Subio Platform can use FASTP, HISAT2, and StringTie to calculate Gene Counts and TPM from FASTQ files, and then import the results directly into Subio Platform for further analysis.
To use this workflow, you first need to set up an environment where FASTP, HISAT2, and StringTie can be executed. On Windows, this means setting up WSL so that Linux programs can run. On macOS, this means installing the necessary tools using Anaconda or a similar environment. The setup and execution procedures are explained in detail on separate pages.
- How to Run RNA-Seq FASTQ File Processing and Import the Data into Subio Platform
- How to Set Up the RNA-Seq FASTQ File Processing Pipeline (Windows Version)
- How to Set Up the RNA-Seq FASTQ File Processing Pipeline (macOS Version)
Once this environment has been set up, you can run FASTQ file processing from Subio Platform and proceed from the creation of Gene Counts and TPM to data import. After that, in most cases, you only need to select the FASTQ files and run the process, so this workflow is simple and convenient when the number of samples is small.
On the other hand, when the number of samples is large, processing time can become a problem. Because the FASTP, HISAT2, and StringTie workflow includes read mapping, it can take several hours per sample, depending on the performance of the PC and the size of the FASTQ files.
For example, in an environment where processing takes 5 to 6 hours per sample, only about 4 to 5 samples can be processed in 24 hours of continuous processing. This may not be a major problem for a few samples, but when processing several dozen or more FASTQ files, it is worth considering the option of using fast quantification tools such as Salmon or kallisto to create a Gene Counts-like table first and then import it into Subio Platform.
For processing many FASTQ files, a local environment is more practical
When running the process in a local environment, using Jupyter Notebook or a similar tool can help you keep commands and notes together in one notebook. This makes it easier to record which command was run for each sample, which reference data was used, and which output files were created.
However, processing FASTQ files on a local PC requires a certain level of computing resources. As a guideline, you should prepare at least around 16 GB of RAM and enough free disk space to store the FASTQ files, index files, and output results.
Ask AI for the details based on your own environment
The specific way to use Salmon or kallisto depends on the OS, PC environment, single-end / paired-end settings, reference data, FASTQ file names, and output format.
Rather than trying to explain one fixed procedure that works for every environment, it is more practical to tell AI about your own environment and ask it to guide you through installation, index creation, running each sample, and summarizing the result files.
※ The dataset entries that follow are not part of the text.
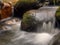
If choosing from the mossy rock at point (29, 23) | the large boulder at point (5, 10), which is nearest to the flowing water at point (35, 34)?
the mossy rock at point (29, 23)

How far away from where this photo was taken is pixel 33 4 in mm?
13438

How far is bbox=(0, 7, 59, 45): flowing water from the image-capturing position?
27.6 ft

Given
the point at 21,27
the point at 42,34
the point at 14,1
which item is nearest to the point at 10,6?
the point at 14,1

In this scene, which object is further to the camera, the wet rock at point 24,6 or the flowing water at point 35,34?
the wet rock at point 24,6

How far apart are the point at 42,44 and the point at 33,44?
40cm

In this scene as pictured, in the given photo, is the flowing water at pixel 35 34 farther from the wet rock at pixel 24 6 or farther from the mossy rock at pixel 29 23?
the wet rock at pixel 24 6

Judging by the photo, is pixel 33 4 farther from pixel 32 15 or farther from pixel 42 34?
pixel 42 34

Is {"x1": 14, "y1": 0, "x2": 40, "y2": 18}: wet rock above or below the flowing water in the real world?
above

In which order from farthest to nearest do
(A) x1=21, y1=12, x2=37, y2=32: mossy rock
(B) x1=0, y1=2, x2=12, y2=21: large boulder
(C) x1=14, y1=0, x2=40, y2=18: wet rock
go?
(C) x1=14, y1=0, x2=40, y2=18: wet rock
(B) x1=0, y1=2, x2=12, y2=21: large boulder
(A) x1=21, y1=12, x2=37, y2=32: mossy rock

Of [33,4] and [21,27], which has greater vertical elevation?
[33,4]

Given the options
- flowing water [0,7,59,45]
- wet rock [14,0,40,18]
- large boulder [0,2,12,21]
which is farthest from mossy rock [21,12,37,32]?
Answer: wet rock [14,0,40,18]

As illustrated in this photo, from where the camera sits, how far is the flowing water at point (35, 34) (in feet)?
27.6

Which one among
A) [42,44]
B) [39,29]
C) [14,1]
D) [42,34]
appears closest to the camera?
[42,44]

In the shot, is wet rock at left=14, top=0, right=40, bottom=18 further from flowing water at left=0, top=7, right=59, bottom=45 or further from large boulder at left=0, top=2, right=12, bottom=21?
flowing water at left=0, top=7, right=59, bottom=45
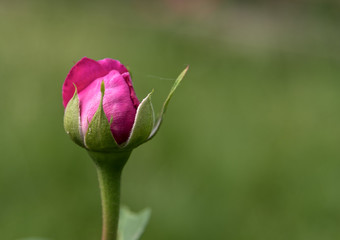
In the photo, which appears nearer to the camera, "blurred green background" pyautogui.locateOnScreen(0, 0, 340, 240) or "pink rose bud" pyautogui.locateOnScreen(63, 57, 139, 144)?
"pink rose bud" pyautogui.locateOnScreen(63, 57, 139, 144)

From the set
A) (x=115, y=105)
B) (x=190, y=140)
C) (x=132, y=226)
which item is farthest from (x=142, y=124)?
(x=190, y=140)

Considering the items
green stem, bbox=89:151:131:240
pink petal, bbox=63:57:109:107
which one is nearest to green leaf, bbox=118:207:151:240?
green stem, bbox=89:151:131:240

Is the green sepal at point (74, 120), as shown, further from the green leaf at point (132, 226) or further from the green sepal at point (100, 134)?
the green leaf at point (132, 226)

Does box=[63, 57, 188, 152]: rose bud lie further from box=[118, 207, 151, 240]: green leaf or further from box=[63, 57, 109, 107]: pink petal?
box=[118, 207, 151, 240]: green leaf

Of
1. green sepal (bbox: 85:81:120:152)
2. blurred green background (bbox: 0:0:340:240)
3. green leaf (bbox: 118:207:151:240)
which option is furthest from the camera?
blurred green background (bbox: 0:0:340:240)

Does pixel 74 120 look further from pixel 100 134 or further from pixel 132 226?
pixel 132 226

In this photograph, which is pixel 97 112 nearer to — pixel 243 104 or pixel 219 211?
pixel 219 211
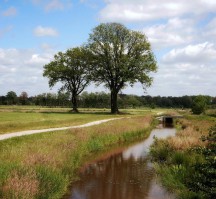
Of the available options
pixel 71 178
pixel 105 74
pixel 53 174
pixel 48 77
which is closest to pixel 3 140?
pixel 71 178

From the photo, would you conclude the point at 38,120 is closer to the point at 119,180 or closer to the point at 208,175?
the point at 119,180

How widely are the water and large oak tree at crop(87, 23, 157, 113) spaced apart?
46790mm

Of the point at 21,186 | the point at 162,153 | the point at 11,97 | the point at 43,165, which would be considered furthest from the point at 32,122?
the point at 11,97

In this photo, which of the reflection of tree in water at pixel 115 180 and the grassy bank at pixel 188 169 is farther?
the reflection of tree in water at pixel 115 180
The overall workflow is to first quantify expression using Salmon or kallisto, then use R packages such as tximport to summarize the output into a gene-level Gene Counts-like table. After that, you can import the table into Subio Platform and proceed with visualization and analysis in the same way as with ordinary expression data.
Example prompt for AI:
I have paired-end RNA-Seq FASTQ files.
I want to use Salmon in Jupyter Notebook on a Windows PC to quantify expression,
then use R packages such as tximport to create
a gene-level counts table that can be imported into Subio Platform.
Please explain the steps for beginners, including setting up a conda environment,
installing Salmon, preparing the transcriptome index,
running many FASTQ files in batch,
and creating a gene-level counts table with tximport.
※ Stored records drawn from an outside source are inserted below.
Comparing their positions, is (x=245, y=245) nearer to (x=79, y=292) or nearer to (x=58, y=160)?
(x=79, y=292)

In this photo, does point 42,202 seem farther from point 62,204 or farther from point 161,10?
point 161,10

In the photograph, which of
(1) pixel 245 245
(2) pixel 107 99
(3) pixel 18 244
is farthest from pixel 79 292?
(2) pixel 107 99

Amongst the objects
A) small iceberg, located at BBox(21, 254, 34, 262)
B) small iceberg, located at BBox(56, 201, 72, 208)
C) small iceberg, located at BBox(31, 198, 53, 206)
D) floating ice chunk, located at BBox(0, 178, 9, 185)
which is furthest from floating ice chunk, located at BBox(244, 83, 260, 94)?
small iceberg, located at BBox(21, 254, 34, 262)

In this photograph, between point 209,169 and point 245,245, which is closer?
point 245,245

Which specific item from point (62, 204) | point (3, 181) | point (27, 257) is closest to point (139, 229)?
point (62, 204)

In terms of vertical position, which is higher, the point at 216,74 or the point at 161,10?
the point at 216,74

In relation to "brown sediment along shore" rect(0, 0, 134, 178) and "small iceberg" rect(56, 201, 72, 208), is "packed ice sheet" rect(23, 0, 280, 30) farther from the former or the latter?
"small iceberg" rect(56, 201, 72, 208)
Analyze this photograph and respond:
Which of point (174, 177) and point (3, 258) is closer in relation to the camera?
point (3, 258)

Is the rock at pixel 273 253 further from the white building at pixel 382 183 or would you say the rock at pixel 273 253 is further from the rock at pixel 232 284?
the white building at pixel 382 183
By asking in this way, AI can organize the steps according to your current environment. If an error occurs during the process, you can show the error message to AI and ask for help identifying the cause and how to fix it.
Summary
No matter which method you use to process FASTQ files, the most important point is how you check and interpret the expression table you created. Check the expression data visually in Subio Platform, and then proceed to normalization, PCA, clustering, differential expression analysis, and GO / Pathway analysis.